● MATERIAL SUPPLIED:
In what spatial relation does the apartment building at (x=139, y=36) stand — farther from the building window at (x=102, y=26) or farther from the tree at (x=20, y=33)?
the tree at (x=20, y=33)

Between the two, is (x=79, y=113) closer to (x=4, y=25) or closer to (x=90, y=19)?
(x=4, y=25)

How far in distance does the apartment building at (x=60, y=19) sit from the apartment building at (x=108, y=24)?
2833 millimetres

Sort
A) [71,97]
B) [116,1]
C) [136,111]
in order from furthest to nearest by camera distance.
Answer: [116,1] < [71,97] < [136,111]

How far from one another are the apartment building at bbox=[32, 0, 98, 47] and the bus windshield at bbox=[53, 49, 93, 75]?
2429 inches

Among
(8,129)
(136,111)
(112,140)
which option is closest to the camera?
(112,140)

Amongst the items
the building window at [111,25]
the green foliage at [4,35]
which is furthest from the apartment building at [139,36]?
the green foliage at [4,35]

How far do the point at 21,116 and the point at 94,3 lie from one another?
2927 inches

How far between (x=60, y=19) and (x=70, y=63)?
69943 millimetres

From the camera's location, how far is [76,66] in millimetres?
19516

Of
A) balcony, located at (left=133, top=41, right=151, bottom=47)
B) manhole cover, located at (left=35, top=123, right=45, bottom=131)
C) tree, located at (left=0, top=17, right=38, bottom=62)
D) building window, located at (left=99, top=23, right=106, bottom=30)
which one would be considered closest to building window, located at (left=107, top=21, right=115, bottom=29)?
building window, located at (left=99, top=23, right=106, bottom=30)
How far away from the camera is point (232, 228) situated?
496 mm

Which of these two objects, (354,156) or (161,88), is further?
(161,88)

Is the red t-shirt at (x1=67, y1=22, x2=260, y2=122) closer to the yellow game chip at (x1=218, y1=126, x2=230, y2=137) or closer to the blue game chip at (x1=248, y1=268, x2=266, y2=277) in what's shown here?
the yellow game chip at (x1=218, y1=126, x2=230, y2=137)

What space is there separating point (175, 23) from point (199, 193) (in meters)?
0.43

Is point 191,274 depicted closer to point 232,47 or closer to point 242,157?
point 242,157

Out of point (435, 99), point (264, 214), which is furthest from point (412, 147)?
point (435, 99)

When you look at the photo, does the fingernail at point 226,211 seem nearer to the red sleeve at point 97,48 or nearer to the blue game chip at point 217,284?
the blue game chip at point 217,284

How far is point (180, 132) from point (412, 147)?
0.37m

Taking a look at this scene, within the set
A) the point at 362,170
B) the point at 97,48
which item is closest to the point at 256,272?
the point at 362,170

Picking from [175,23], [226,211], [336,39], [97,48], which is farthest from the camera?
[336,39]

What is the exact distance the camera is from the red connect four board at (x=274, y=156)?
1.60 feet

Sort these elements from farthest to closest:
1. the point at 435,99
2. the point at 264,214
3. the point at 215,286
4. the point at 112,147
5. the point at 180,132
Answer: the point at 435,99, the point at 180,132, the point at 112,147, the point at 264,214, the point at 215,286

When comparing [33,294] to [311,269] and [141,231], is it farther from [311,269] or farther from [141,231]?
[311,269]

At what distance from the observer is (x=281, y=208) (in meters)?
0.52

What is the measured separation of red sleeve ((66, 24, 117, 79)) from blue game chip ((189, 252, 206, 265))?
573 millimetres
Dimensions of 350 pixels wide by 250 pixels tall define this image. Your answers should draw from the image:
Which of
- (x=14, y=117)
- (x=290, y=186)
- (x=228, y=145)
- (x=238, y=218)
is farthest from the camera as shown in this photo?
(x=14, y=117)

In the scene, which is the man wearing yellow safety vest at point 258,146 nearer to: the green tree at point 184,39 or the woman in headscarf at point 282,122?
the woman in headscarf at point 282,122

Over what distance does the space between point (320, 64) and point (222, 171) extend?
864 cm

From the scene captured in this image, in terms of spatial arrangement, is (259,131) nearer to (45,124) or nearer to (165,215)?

● SHORT EXERCISE:
How many lines in the data above contain the string "farthest"? Case counts, and your reply should be the number alone.

● THE SOLUTION:
3